Uma fina película de plástico PET foi colocada sob uma condição extrema: pesquisadores dispararam pulsos de laser de alta energia contra o material e provocaram pressões próximas de 100 gigapascals , capazes de reorganizar os átomos de carbono e formar cerca de 10 trilhões de nanodiamantes em um único disparo.
O resultado, porém, vai muito além da curiosidade de transformar plástico em diamante.
O experimento foi realizado por pesquisadores do Helmholtz-Zentrum Dresden-Rossendorf e da Universidade de Rostock , na Alemanha , utilizando uma película de PET com aproximadamente 100 micrômetros de espessura.

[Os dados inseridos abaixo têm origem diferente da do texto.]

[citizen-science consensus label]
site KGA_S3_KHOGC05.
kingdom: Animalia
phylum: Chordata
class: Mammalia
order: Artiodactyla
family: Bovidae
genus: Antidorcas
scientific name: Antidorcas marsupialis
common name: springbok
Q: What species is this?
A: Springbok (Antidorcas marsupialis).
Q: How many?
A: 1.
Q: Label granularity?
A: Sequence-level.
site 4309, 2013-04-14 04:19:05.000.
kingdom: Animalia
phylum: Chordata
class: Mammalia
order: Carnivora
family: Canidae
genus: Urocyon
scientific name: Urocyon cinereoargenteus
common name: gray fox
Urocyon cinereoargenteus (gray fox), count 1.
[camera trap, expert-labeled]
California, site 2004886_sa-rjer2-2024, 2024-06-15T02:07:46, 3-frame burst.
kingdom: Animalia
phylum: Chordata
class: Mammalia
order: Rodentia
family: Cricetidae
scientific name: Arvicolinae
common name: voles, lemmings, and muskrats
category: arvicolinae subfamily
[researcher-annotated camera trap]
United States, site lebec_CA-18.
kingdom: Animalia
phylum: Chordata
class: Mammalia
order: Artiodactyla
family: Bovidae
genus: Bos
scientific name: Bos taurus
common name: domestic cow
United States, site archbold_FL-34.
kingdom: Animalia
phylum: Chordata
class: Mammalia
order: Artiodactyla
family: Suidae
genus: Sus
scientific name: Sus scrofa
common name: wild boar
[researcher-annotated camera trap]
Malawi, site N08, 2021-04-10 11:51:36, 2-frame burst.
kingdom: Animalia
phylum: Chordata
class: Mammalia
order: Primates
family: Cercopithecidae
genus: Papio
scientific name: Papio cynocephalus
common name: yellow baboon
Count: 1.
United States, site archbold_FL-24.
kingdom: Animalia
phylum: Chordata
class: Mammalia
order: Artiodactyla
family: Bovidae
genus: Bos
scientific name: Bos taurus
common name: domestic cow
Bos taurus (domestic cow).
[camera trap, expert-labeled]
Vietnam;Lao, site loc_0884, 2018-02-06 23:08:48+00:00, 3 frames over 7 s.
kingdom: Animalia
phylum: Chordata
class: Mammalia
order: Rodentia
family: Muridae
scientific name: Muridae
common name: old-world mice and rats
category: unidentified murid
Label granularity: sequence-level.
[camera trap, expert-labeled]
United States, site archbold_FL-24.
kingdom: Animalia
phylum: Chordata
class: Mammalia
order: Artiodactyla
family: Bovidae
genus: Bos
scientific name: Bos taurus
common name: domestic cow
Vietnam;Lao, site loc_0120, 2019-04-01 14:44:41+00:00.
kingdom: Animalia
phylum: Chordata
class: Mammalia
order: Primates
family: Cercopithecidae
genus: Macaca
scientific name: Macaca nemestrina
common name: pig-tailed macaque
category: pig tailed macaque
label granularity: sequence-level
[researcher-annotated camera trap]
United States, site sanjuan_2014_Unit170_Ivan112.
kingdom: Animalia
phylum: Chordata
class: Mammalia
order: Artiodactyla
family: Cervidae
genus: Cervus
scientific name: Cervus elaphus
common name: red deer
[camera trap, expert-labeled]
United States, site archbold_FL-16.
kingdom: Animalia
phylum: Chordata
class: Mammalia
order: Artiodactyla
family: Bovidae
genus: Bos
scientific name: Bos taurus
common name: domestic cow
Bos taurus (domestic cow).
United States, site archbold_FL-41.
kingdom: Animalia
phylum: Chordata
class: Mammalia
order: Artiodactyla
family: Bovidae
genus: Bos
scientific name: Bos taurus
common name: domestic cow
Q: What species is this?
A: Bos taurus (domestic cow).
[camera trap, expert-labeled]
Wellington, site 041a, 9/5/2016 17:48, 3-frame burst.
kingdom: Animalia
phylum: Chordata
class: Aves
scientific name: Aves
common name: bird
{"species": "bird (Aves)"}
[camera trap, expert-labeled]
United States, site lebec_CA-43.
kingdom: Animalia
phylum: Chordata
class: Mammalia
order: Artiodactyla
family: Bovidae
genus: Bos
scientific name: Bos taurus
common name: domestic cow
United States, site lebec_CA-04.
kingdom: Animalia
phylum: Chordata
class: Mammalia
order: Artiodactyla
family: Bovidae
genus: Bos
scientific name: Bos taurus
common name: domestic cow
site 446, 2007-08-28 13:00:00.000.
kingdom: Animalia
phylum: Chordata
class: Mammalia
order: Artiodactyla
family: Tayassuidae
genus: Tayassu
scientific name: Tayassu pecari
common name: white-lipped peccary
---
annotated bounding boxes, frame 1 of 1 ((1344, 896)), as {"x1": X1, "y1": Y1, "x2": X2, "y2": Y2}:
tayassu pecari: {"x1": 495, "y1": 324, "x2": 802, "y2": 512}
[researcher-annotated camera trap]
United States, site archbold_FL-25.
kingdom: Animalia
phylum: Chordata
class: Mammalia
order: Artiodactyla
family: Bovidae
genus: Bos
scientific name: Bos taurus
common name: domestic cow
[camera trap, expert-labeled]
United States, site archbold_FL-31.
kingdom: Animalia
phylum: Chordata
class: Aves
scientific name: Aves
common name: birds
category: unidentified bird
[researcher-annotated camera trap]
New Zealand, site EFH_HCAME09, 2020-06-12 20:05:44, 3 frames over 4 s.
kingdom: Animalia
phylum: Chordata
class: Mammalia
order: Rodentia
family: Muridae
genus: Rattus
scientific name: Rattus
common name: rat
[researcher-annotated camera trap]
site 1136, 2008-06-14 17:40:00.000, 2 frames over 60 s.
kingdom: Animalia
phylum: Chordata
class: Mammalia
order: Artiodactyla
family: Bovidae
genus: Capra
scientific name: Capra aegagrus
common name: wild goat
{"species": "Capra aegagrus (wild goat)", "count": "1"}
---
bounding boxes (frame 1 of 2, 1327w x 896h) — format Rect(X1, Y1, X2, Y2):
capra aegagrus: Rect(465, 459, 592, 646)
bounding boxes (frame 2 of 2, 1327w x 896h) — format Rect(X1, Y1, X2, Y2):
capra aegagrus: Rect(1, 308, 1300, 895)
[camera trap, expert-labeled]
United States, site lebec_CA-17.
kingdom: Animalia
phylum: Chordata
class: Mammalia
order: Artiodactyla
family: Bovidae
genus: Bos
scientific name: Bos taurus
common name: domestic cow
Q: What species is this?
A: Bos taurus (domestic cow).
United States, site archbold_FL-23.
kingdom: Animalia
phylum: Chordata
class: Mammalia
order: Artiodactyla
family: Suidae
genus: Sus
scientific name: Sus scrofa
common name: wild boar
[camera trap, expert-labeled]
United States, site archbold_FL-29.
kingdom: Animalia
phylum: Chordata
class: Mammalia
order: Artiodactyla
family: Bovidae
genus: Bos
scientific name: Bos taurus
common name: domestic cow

O laser cria uma onda de choque extremamente intensa, comprimindo o material em uma fração de segundo.
A pressão chega perto de 100 GPa , aproximadamente um milhão de vezes a pressão atmosférica ao nível do mar. Nesse ambiente extremo, parte do carbono presente no plástico se reorganiza e forma estruturas cristalinas de diamante.
A quantidade de partículas produzidas por disparo é gigantesca, embora cada uma seja microscópica. Os principais números registrados no experimento ajudam a dimensionar o fenômeno:
Cerca de 10 trilhões: nanodiamantes formados por pulso;
Aproximadamente 3 nanômetros: diâmetro médio de cada partícula;
Cerca de 3.000: átomos de carbono em cada nanodiamante;
Até 100 GPa: pressão provocada pela onda de choque;
Mais de 10 km/s: velocidade com que as partículas são expelidas.
Apesar dos trilhões de partículas, a massa produzida ainda é minúscula. Foram necessários cerca de 100 disparos para recuperar apenas algumas centenas de microgramas de material.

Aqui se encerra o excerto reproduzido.